TEXTAUSZUG »
Ich weiß gar nicht, wo ich anfangen soll.
Vielleicht damit: Mika hat es geschafft. Wir haben es geschafft. Wieder mal.
Aber auf welchem Weg – das muss man erzählen.

Mika ist 14. Ein Teenager. Ein Junge mit Spezialinteressen: Musik, Zeichnen, PC. Einer, der sich selbst Keyboard beigebracht hat, der Tracks produziert, der sich Videos auf Englisch anschaut, obwohl nie jemand mit ihm Englisch geübt hat. Ein Kind, das sich ständig selbst etwas beibringt – wenn man ihn nur lässt.

Er hat klare Vorstellungen. Vom Leben. Vom Alltag. Von dem, was geht – und was gar nicht.

Langärmlige Kleidung geht gar nicht.
Berührungen auch nicht.
Gesichter, Mimik, Gestik – schwer.
Spontanität? Fast unmöglich.

Mika nimmt alles wörtlich. Und ich nehme ihn wörtlich. Weil ich ihn kenne. Weil ich weiß, dass sein „Nein“ ein echtes Nein ist – nicht ein „vielleicht“. Dass sein „Ich kann das nicht“ kein Bock ist – sondern eine Reizblockade.

Und trotzdem hat er es geschafft. Trotz seiner Ängste. Trotz der Welt, die ihn überfordert. Trotz der vielen Menschen, der fremden Zimmer, der fremden Gerüche, der Unruhe in seinem System.

Wir sind gemeinsam zur Reha gefahren.
Ein langer Weg, im Auto, über Prag, mit Chicken Nuggets, Pommes und einer Gabel, mit Eis an der Raststätte, mit viel Wasser und noch mehr Vorbereitung.

Und Mika hat mitgemacht.
Er hat sich angezogen – sogar eine lange Hose.
Er hat neue Schuhe getragen.
Er hat die Treppe runter geschafft.
Er hat den Weg ins Auto geschafft.
Er war aufgeregt. Stolz. Unsicher. Mutig.

Als wir ankamen, da stand das ganze Klinikgelände vor uns. Riesig. Die Zimmer im vierten Stock. Die Mensa auf der anderen Seite des Hauses. Und dann – der erste große Rückschlag: Schimmel im Bad. Ekel. Aus. Stopp.

Ich kann Mika da nicht überreden.
Nicht mit Vernunft. Nicht mit „Das wird schon“.

UNTERSUCHTE DATENSÄTZE »
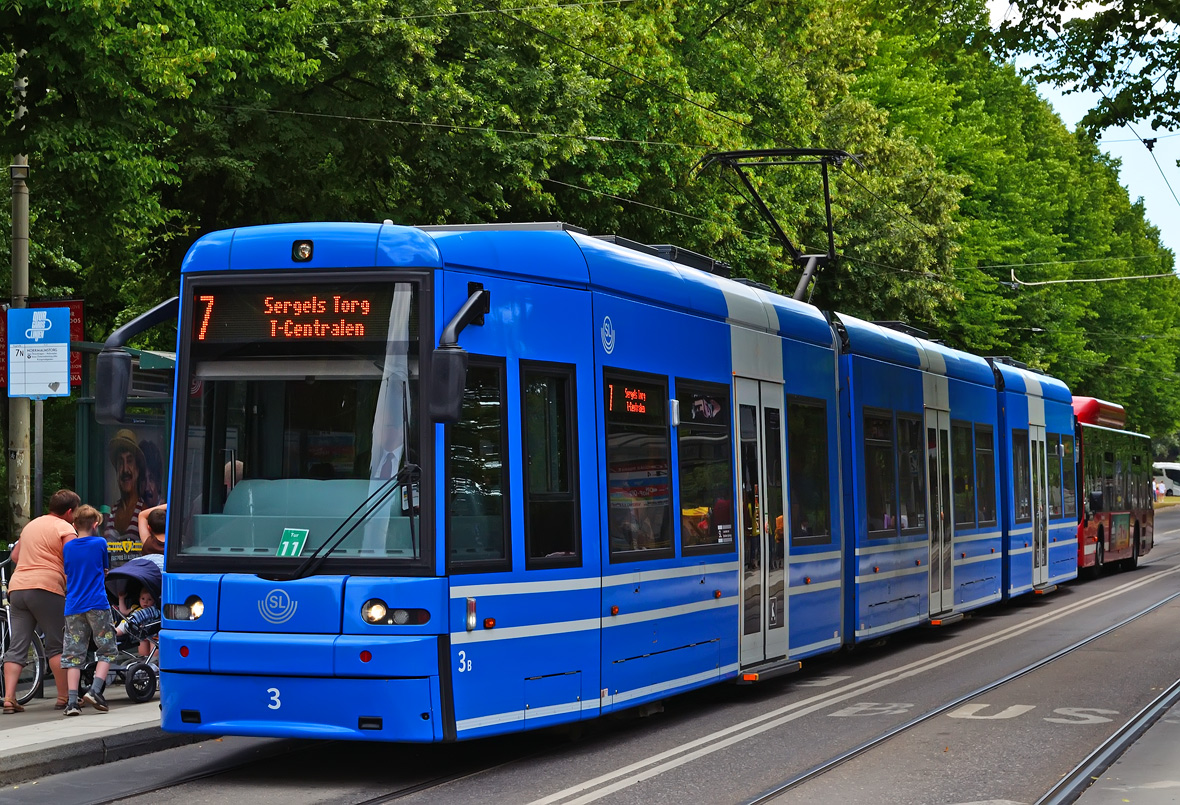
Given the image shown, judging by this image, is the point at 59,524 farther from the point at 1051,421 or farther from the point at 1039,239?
the point at 1039,239

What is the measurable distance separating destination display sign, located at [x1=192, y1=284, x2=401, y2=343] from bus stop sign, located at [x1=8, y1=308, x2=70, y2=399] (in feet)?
16.5

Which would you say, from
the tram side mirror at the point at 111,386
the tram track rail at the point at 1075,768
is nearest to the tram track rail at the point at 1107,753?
the tram track rail at the point at 1075,768

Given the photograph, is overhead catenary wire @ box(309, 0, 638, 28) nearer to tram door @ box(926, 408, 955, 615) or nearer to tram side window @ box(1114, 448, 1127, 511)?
tram door @ box(926, 408, 955, 615)

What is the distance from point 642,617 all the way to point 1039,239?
134 ft

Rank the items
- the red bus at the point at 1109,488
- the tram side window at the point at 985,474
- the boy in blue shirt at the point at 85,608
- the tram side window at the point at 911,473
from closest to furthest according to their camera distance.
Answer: the boy in blue shirt at the point at 85,608, the tram side window at the point at 911,473, the tram side window at the point at 985,474, the red bus at the point at 1109,488

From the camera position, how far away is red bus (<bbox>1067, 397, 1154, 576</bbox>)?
28.6m

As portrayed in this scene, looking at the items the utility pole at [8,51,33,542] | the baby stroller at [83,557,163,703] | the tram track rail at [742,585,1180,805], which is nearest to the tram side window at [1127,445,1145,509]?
the tram track rail at [742,585,1180,805]

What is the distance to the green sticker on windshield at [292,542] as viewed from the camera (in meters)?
8.64

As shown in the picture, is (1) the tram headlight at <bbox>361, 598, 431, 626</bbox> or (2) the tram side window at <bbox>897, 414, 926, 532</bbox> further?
(2) the tram side window at <bbox>897, 414, 926, 532</bbox>

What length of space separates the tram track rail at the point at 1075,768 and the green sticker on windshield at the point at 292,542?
2713 millimetres

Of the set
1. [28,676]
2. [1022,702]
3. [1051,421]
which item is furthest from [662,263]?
[1051,421]

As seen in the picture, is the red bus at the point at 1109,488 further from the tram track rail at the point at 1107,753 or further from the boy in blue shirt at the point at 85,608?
the boy in blue shirt at the point at 85,608

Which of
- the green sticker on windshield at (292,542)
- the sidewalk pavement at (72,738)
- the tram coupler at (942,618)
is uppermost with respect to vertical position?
the green sticker on windshield at (292,542)

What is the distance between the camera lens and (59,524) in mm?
11859
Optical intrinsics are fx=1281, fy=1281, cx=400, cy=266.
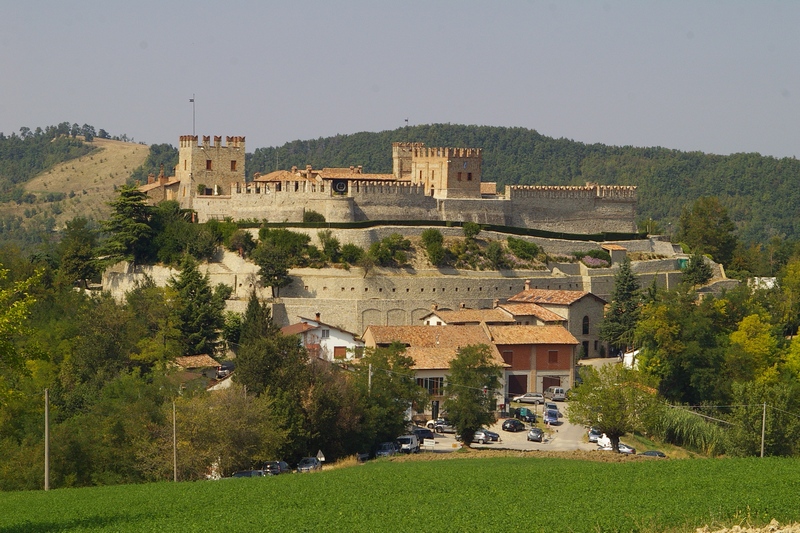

ÜBUNGSAUFGABEN »
**A)** Beantworten Sie anhand des Textes über Mikas Reise zur Reha diese Fragen:
(i) Wie alt ist Mika?
(ii) Über welche Stadt führte die Autofahrt?
(iii) In welchem Stock lagen die Zimmer in der Klinik?
**B)** Schreiben Sie aus dem Text über Mikas Reise zur Reha den Abschnitt ab, der bei „Ich weiß gar“ beginnt und bei „ihn nur lässt.“ endet.
**C)** Setzen Sie den Text über Mikas Reise zur Reha im Anschluss an seinen letzten Satz fort.
Die Datensätze stehen in keinem Zusammenhang mit dem Text über Mikas Reise zur Reha.

ERGEBNISSE DER ÜBUNG »
**A)**
(i) 14 Jahre.
(ii) Über Prag.
(iii) Im vierten Stock.

**B)**
Ich weiß gar nicht, wo ich anfangen soll.
Vielleicht damit: Mika hat es geschafft. Wir haben es geschafft. Wieder mal.
Aber auf welchem Weg – das muss man erzählen.

Mika ist 14. Ein Teenager. Ein Junge mit Spezialinteressen: Musik, Zeichnen, PC. Einer, der sich selbst Keyboard beigebracht hat, der Tracks produziert, der sich Videos auf Englisch anschaut, obwohl nie jemand mit ihm Englisch geübt hat. Ein Kind, das sich ständig selbst etwas beibringt – wenn man ihn nur lässt.

**C)**
Wenn es für ihn eklig ist, dann ist es vorbei.
Weil sein Körper dann dichtmacht.

Also haben wir umgedacht. Hotel in München. Saubere Dusche. Ruhiges Zimmer.
Keine Menschenmassen. Kein Frühstücksraum. Kein Zwang.

Und Mika war glücklich.

Er war ehrlich. Zu mir. Zu den Ärzten. Er sagte:
„Wenn du sagst, das ist sauber, dann lügst du.“
Und ja – das ist Mika. Radikal ehrlich. Klar. Echt.

Wir haben noch zwei ambulante Gespräche gemacht.
Und dann – die zweite große Herausforderung:
Der Besuch bei meinen Eltern. Nach Jahren.
Und es lief. Weil der Balkon schön war. Weil Wasser da war.
Weil niemand ihn drängte.

Und dann?
Friedrichshafen. Bodensee. Gabriel. „Eddy13“.
Ein Junge, den Mika seit 2017 aus Online-Spielen kennt.
Und jetzt wollte er ihn sehen. „Aber bitte ohne Berührung – nur Ellenbogen sind okay.“
Klar. Kommunikation auf Autismus-Level. Und es hat funktioniert.

Ich saß im Auto vor Gabriels Haustür.
Er war mit Gabriel, dessen Vater, Oma auf dem Spielplatz.
Und ich? Ich war stolz.
So stolz, dass ich platzen könnte.

Am Ende – der Wunsch: „Ich will jetzt nach Hause.“
Alles war geschafft. Alles war neu. Alles war viel.

Mikas Hosen waren schmutzig. Seine T-Shirts auch.
Und Mika zieht nie ein Shirt zweimal an.

Wir sind heimgefahren.
Mit Muskelkater, mit Erinnerungen, mit einem neuen Beweis:

Mika kann.
Wenn er darf. Wenn man ihn ernst nimmt. Wenn man ihn nicht zwingt.

Und all die Vorwürfe von außen – „Isolation“, „nicht sozial“, „nicht schulbereit“ – sie zeigen nur eines: Dass da draußen viele Menschen nicht verstehen, dass Selbstschutz kein Rückzug ist. Sondern Überleben.

Mika lebt. Mika schützt sich. Mika entscheidet.
Mit mir an seiner Seite. Immer.

Und wenn du ihn wirklich kennen würdest, würdest du wissen:
Mika ist kein Risiko.
Er ist ein Wunder.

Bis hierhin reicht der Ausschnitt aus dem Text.